Especialmente importante fue la configuración de las “etapas” que, en el ámbito mercantil, ya utilizaban los comerciantes. Eran zonas de reposo, con la suficiente dignidad como para alojar a los viajeros, con comida adecuada e incluso zonas de almacenaje y suficientemente seguras como para realizar sus transacciones comerciales. En el siglo XVI, se adaptan a fines militares, siendo los franceses los primeros en utilizarlas en determinadas zonas de su territorio. El Duque de Alba se sirvió de algunas de aquellas etapas francesas y creó y adaptó otras para completar el camino hasta Flandes.
Aquel sistema establecía pueblos en el camino en el que las tropas recibían las provisiones, tenían camas para descansar y asearse. Había “encargados de la etapa”, junto con “comisarios ordenadores”, responsables del alojamiento de los soldados y de sus familias (muchas veces los soldados españoles viajaban con su mujer e hijos). Se emitían billetes de alojamiento que servían para controlar en cada hospedaje el número de personas que se iban a alojar, los caballos que iban a acomodar en las cuadras etc. Esos billetes se presentaban al recaudador local que procedía a su pago, por el precio acordado con antelación y firmado en un documento contractual. Para ello cada expedición era precedida por un comisario que negociaba con los gobiernos locales el itinerario, las zonas de alojamiento, los víveres y el precio. Si había más de una oferta se estudiaban y elegía la más favorable a los intereses del ejército. El acuerdo se estampaba en una “capitulación”. Habitualmente los víveres que se entregaban a cada soldado era: agua, sal, aceite para las armas y vinagre, así como 226 g de carne (por día), 115 g de bacalao seco, 290 gramos de pan, un litro de vino (por cabeza), así como fruta y verduras. A los animales, se les proporcionan 20 kilos de paja y grano.
Cuando había que transitar por zonas más montañosas, en el acuerdo figuraban también los medios para que los soldados llevaran sus pertrechos personales, las armas de mano y los cañones: mulas, burros o carretas…
Otro de los factores que contribuyeron a mejorar la marcha fue la fragmentación de la expedición en grupos de no más 3.000 soldados, que salían de manera escalonada en el tiempo a fin de no saturar los lugares de alojamiento.

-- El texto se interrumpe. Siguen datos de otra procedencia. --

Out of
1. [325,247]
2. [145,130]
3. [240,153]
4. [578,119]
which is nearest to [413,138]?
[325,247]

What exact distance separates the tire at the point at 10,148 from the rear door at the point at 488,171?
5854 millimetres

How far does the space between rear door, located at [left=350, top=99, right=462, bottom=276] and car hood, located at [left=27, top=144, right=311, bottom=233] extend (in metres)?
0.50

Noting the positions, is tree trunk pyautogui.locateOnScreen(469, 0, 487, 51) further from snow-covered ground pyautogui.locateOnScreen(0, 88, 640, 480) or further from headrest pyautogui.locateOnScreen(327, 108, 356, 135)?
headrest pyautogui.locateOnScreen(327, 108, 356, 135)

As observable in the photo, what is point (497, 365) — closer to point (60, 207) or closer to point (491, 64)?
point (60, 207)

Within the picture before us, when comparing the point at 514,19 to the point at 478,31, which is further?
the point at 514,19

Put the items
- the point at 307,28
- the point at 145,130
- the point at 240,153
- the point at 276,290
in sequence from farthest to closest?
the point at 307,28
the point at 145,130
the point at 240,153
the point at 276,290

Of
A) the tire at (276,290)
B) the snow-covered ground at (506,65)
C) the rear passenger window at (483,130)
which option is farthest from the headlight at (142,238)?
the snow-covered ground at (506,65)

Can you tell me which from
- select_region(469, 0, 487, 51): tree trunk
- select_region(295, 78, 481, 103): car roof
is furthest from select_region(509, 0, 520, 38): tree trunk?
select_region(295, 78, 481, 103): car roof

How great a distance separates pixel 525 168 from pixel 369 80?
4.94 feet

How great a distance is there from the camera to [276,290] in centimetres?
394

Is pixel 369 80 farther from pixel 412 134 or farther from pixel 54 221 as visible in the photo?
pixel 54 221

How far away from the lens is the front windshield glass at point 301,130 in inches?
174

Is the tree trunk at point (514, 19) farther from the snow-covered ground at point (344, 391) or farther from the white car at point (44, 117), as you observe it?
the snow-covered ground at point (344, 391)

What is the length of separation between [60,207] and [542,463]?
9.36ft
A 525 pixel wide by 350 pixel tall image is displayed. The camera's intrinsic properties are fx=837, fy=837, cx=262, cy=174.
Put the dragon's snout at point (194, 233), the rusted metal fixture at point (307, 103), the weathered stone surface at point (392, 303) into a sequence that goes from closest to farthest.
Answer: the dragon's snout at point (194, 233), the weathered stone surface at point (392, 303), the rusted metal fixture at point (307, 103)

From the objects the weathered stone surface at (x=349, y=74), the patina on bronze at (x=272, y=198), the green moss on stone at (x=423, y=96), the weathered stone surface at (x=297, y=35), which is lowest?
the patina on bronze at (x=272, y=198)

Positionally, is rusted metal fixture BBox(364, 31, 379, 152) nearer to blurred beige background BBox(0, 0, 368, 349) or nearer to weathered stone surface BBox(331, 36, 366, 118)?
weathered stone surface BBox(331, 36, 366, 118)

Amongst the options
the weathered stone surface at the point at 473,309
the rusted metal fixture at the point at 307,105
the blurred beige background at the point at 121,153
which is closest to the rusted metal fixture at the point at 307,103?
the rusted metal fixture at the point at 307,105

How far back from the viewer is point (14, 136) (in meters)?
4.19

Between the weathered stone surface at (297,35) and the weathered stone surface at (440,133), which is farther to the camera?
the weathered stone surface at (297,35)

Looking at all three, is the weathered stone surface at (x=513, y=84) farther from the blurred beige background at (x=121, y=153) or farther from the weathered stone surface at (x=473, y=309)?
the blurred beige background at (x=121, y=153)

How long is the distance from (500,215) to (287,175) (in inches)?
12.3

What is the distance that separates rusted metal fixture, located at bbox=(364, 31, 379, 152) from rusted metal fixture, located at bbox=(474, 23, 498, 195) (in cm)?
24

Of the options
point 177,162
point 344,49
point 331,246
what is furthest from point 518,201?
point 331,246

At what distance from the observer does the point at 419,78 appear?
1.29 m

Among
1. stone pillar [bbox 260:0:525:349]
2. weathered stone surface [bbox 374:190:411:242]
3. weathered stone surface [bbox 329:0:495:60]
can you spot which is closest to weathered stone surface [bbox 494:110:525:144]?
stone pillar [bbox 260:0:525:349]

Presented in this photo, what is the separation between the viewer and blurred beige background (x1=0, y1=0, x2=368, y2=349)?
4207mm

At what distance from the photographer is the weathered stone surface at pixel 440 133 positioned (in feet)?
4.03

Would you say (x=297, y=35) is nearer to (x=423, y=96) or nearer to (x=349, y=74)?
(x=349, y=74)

Un agente de la Corona española dejaba en la etapa correspondiente a una persona de confianza para asegurarse del cumplimiento de lo pactado y garantizar que el suministro de las tropas se pudiese realizar.

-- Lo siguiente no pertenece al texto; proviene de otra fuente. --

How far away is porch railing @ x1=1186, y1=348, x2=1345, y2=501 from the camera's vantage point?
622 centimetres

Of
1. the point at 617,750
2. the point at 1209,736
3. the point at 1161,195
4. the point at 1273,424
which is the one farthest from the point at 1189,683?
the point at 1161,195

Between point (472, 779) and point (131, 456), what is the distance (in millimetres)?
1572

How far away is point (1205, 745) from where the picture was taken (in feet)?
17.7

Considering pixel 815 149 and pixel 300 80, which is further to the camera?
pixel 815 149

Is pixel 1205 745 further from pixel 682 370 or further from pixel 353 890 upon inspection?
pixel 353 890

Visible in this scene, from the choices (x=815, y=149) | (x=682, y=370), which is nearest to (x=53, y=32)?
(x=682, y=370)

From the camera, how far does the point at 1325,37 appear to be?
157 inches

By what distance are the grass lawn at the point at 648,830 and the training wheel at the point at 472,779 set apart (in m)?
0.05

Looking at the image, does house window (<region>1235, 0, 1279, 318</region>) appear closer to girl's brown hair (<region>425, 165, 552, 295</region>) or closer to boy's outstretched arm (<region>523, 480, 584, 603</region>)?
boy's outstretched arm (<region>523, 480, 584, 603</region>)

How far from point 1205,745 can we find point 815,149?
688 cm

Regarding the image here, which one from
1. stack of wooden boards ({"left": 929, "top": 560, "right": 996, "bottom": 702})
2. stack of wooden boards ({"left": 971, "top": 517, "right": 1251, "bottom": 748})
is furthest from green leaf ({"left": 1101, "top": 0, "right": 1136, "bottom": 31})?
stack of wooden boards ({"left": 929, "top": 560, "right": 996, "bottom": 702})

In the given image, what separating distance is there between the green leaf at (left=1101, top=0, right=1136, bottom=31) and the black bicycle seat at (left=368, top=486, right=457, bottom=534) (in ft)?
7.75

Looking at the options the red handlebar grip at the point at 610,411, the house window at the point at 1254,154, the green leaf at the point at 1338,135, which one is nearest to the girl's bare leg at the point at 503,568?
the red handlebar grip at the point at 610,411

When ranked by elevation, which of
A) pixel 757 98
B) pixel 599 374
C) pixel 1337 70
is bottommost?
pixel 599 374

Cada expedición, era acompañada por una legión de diplomáticos cuya misión era asegurar a las élites y a la nobleza de las provincias recorridas que las intenciones de los Tercios, para con ellos, no eran combativas y que no habría aldeas y pueblos saqueados. Sí, los hubo, pero, en esos casos, el Duque cumplió su palabra de castigar con la muerte a los soldados españoles que incumplieron estas órdenes.
Con todo preparado, la operativa del viaje se presentaba del siguiente modo: de un lado, se encontraban las tropas sitas en Italia y, de otro, las que estaban en España. Para estas últimas se trazó la siguiente ruta: se embarcaban a los tercios situados en el sur de España en Cartagena y se les transportaba por mar hasta Barcelona, donde se unirían al resto de unidades allí destinadas o llegadas de las provincias norteñas de España. Desde ahí, juntos, embarcarían por el Mediterráneo hasta Génova.
Génova aceptaba gustosa el paso de las tropas españolas, primero porque sus banqueros tenían grandes negocios con la Corona española y segundo porque su archienemiga Venecia, tenía un pacto con Francia, así que la presencia española les daba seguridad.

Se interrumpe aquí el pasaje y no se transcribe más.